▶ TÂCHE ÉCRITE:
Poursuivez le récit du retour de Catherine Tekakwitha à la mission, à la suite de sa dernière phrase.

▶ PAGE:
Le retour au village. — Une épreuve terrible — Un accident.


La maisonnée de Catherine Tekakwitha rentra à la mission pour le dimanche des Rameaux.

Les cérémonies de ce jour et de toute la Semaine Sainte étaient célébrées par les missionnaires avec le plus de solennité possible. Catherine les contemplait pour la première fois. Elle en fut vivement impressionnée. Le sermon sur la Passion surtout fut pour elle une révélation. Elle n’avait pas idée de tant de souffrances de la part du Sauveur du monde. Au milieu de ses larmes, elle prit la résolution de souffrir à son tour, comme si elle n’avait rien fait jusque-là, et d’unir ses souffrances à celles de Jésus crucifié jusqu’au dernier jour de sa vie.

Dès le retour de la néophyte, le missionnaire lui avait annoncé qu’elle ferait sa seconde communion le jour de Pâques.

Elle employa la Semaine Sainte à préparer son âme. Et le jour de Pâques dans la chapelle ornée de lumières et de fleurs, parmi les fidèles qui se pressaient à la sainte Table, cette âme très pure reçut pour la seconde fois le Pain des Anges.

▶ ENTRÉES FOURNIES:
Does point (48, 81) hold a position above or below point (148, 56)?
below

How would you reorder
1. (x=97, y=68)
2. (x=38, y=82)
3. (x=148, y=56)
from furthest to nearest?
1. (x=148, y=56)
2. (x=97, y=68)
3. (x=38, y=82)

▶ VOTRE RÉPONSE:
Sa ferveur lui mérita la permission de revenir souvent au divin banquet. Nous verrons plus loin que, à l’exemple de tous les saints, elle fit de Jésus immolé sur l’autel, reçu dans la sainte communion, le centre de son culte le plus ardent.

Le P. Cholenec rappelle ici ce trait : On la voyait si attentive à l’église, si recueillie, si manifestement embrasée de l’amour de Dieu, que les jours de communion générale, c’était à qui, même parmi les personnes âgées, se mettrait près d’elle, « la seule vue de Catherine leur servant d’excellente préparation pour communier dignement ».

Une autre faveur fut accordée à la néophyte, le jour de Pâques.

La dévotion à la Sainte Famille, inspirée au P. Chaumonot chez les Hurons, fondée à Montréal quelques années plus tard et bénie par le saint évêque de Québec, Mgr de Laval, s’était répandue rapidement dans toutes les paroisses. Le P. Frémin l’avait établie à la mission de la Prairie. Elle se transporta naturellement à la nouvelle mission.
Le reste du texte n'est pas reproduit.